Problem = Count the lines in the items below that contain the string "when", treating uppercase and lowercase as different. Reply with the number only.

(Data entries)
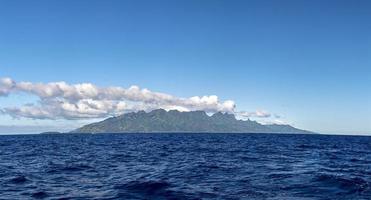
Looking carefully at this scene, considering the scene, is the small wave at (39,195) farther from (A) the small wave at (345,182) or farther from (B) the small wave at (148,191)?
(A) the small wave at (345,182)

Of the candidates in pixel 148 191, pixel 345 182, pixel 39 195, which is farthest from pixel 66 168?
pixel 345 182

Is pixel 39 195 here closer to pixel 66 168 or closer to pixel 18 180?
pixel 18 180

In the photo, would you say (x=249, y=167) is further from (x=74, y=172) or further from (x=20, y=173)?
(x=20, y=173)

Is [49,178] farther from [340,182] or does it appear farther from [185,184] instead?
[340,182]

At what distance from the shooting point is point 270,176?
31.5 meters

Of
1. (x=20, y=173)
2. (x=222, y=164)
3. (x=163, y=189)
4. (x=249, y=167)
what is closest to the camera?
(x=163, y=189)

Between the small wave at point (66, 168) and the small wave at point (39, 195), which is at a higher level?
the small wave at point (66, 168)

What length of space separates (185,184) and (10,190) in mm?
11699

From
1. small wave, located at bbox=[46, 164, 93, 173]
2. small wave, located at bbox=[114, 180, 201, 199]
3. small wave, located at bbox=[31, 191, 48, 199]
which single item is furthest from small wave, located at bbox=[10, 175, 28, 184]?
small wave, located at bbox=[114, 180, 201, 199]

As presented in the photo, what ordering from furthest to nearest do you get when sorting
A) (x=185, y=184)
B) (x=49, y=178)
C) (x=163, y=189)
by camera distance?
(x=49, y=178) < (x=185, y=184) < (x=163, y=189)

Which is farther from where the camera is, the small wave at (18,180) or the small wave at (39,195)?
the small wave at (18,180)

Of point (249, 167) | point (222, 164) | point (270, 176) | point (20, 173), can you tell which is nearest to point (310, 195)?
point (270, 176)

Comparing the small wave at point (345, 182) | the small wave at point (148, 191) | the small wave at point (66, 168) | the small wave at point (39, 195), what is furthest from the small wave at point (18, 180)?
the small wave at point (345, 182)

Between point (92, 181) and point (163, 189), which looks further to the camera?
point (92, 181)
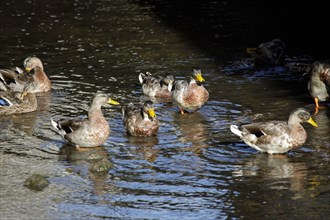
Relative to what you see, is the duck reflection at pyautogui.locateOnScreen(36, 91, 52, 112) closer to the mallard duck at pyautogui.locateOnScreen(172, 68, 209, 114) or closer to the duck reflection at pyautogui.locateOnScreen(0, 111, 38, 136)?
the duck reflection at pyautogui.locateOnScreen(0, 111, 38, 136)

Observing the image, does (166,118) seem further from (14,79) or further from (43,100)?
(14,79)

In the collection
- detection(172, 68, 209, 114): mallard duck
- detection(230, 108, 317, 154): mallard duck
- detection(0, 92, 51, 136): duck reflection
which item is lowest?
detection(0, 92, 51, 136): duck reflection

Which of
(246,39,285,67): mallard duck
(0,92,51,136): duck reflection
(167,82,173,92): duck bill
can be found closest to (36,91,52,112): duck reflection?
(0,92,51,136): duck reflection

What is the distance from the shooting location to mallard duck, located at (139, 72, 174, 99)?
496 inches

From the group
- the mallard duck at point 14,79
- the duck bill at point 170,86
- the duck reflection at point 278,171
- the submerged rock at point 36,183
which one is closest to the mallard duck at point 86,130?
the submerged rock at point 36,183

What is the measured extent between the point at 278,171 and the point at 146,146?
183 cm

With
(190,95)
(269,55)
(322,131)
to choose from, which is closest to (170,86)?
(190,95)

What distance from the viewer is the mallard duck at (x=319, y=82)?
1177 cm

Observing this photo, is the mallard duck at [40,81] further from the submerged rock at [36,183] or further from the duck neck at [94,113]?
the submerged rock at [36,183]

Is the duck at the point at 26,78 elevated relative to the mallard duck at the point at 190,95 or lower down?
lower down

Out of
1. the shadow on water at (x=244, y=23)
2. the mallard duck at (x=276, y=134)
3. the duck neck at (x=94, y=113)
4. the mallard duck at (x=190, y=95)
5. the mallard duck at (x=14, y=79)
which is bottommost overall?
the shadow on water at (x=244, y=23)

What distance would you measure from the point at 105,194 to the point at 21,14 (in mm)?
12375

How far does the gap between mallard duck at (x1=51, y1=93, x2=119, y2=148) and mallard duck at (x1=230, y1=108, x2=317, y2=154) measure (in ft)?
5.06

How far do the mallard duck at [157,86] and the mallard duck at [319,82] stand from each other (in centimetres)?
212
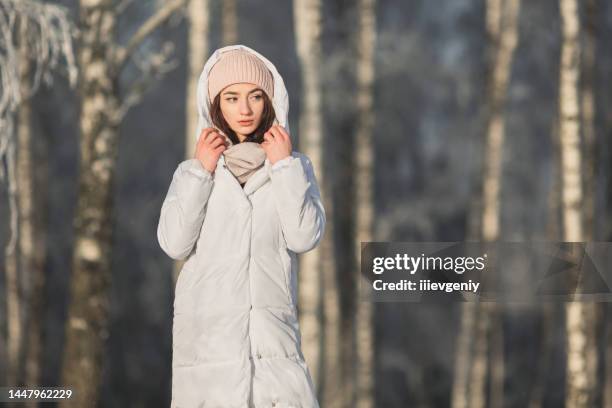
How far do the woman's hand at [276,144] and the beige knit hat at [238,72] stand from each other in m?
0.28

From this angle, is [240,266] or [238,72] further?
[238,72]

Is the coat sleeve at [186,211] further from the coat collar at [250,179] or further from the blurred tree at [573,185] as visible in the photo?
the blurred tree at [573,185]

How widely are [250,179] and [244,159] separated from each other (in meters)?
0.09

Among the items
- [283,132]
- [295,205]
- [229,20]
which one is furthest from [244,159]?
[229,20]

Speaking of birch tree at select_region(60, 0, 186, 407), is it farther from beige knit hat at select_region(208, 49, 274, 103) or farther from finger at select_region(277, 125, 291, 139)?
finger at select_region(277, 125, 291, 139)

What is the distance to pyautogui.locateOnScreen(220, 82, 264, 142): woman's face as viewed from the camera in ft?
14.2

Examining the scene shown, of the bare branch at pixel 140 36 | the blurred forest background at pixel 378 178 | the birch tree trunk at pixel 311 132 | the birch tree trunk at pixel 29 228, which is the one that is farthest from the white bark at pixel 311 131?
the birch tree trunk at pixel 29 228

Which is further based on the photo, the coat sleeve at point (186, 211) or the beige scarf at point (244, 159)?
the beige scarf at point (244, 159)

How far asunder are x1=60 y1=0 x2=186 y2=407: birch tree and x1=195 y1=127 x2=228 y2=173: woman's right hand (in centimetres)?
353

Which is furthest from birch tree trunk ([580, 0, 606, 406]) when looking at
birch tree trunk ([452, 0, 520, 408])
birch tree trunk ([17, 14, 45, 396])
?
birch tree trunk ([17, 14, 45, 396])

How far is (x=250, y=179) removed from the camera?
418cm

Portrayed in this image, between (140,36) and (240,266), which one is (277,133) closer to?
(240,266)

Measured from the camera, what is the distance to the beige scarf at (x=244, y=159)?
4160 mm

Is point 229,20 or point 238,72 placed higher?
point 229,20
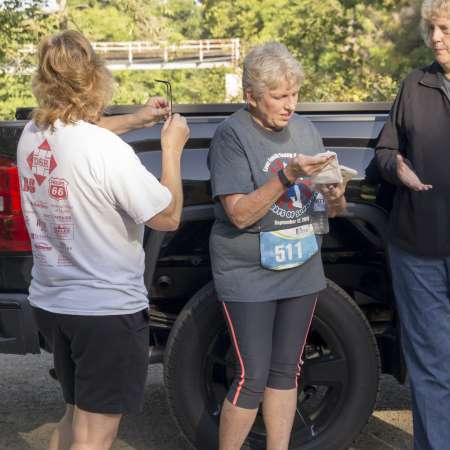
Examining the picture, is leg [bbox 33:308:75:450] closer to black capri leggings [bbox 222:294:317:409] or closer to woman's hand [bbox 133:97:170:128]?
black capri leggings [bbox 222:294:317:409]

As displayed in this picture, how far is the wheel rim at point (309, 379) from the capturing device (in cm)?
346

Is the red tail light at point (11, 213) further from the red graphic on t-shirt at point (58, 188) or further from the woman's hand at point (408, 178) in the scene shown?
the woman's hand at point (408, 178)

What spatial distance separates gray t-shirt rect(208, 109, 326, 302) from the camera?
302 centimetres

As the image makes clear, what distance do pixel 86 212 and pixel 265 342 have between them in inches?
37.6

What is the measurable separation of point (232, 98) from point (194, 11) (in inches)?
2742

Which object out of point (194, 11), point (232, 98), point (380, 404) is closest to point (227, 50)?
point (232, 98)

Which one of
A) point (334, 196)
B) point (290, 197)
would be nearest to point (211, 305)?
point (290, 197)

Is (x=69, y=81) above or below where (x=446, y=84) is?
above

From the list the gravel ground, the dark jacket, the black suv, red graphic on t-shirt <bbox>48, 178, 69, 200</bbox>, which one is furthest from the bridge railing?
red graphic on t-shirt <bbox>48, 178, 69, 200</bbox>

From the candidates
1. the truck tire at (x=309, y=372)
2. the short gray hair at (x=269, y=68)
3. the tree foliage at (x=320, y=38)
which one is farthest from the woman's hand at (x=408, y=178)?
the tree foliage at (x=320, y=38)

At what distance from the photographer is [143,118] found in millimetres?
3141

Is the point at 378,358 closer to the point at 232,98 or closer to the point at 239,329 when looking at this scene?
the point at 239,329

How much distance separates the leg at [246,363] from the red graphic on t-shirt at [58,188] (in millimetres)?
875

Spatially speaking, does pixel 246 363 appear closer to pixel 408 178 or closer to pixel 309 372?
pixel 309 372
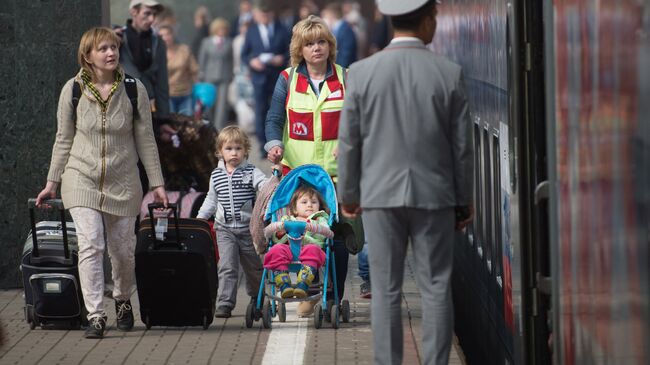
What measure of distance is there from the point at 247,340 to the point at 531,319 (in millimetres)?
2838

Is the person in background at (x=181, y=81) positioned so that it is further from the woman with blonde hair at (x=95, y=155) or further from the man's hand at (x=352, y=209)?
the man's hand at (x=352, y=209)

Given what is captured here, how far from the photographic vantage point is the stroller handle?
8984mm

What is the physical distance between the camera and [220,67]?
2858cm

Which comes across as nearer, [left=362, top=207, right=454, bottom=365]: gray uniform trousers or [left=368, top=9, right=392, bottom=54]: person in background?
[left=362, top=207, right=454, bottom=365]: gray uniform trousers

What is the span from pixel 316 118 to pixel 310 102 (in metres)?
0.10

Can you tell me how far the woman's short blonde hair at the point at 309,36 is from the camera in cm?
944

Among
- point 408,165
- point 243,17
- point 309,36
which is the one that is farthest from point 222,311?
point 243,17

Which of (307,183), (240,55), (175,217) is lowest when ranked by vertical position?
(175,217)

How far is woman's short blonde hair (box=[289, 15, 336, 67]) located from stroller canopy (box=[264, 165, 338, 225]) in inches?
30.8

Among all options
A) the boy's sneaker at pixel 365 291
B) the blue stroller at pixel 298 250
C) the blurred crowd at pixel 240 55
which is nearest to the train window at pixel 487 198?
the blue stroller at pixel 298 250

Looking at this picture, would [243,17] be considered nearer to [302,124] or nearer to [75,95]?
[302,124]

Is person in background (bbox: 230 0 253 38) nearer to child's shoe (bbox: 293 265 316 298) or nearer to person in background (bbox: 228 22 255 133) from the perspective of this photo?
person in background (bbox: 228 22 255 133)

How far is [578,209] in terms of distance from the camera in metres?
4.93

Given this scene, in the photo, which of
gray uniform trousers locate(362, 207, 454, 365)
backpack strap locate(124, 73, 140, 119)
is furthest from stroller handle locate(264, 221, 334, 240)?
gray uniform trousers locate(362, 207, 454, 365)
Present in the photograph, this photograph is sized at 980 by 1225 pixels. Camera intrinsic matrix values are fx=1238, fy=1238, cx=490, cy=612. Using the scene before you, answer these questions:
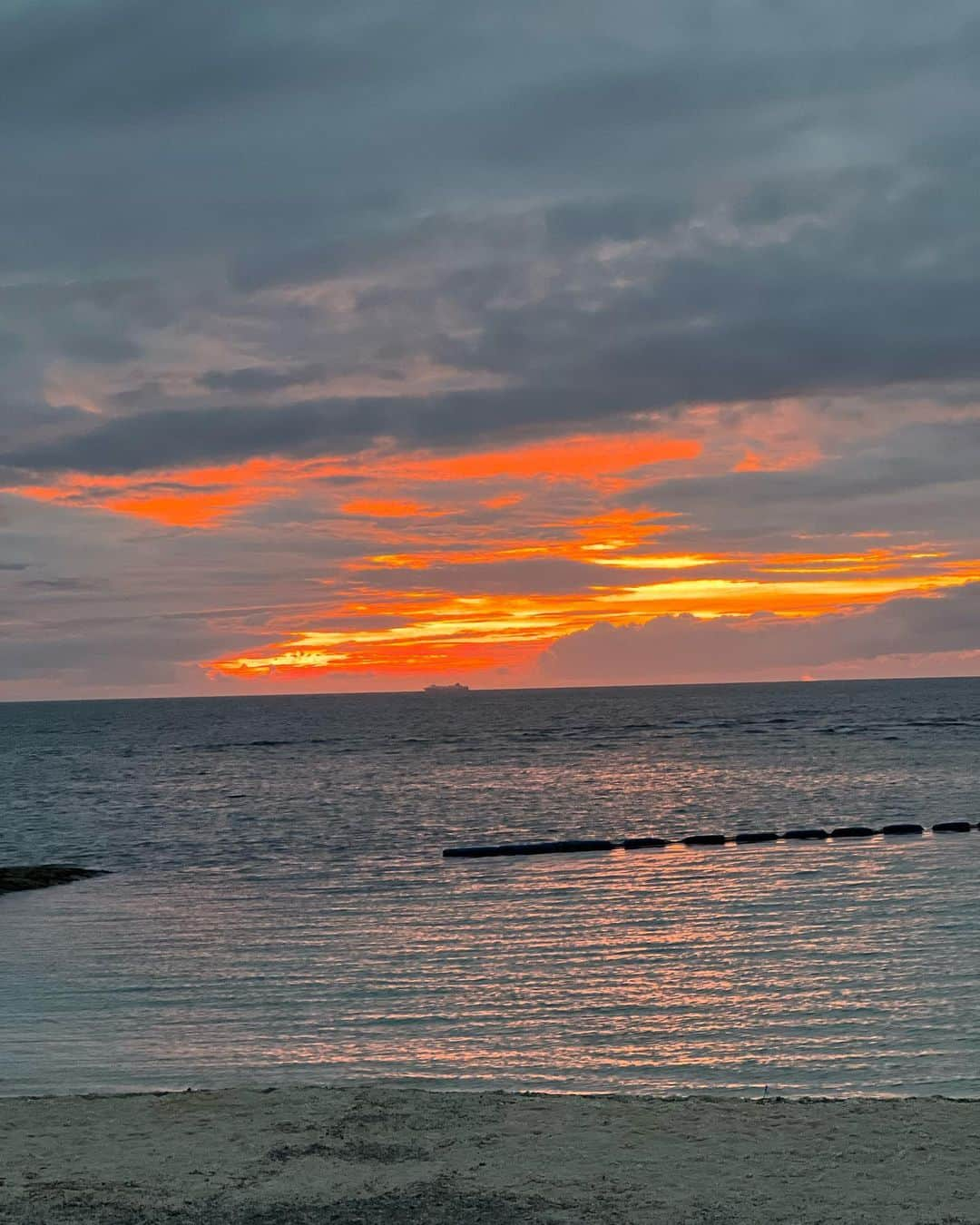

Finished task = 4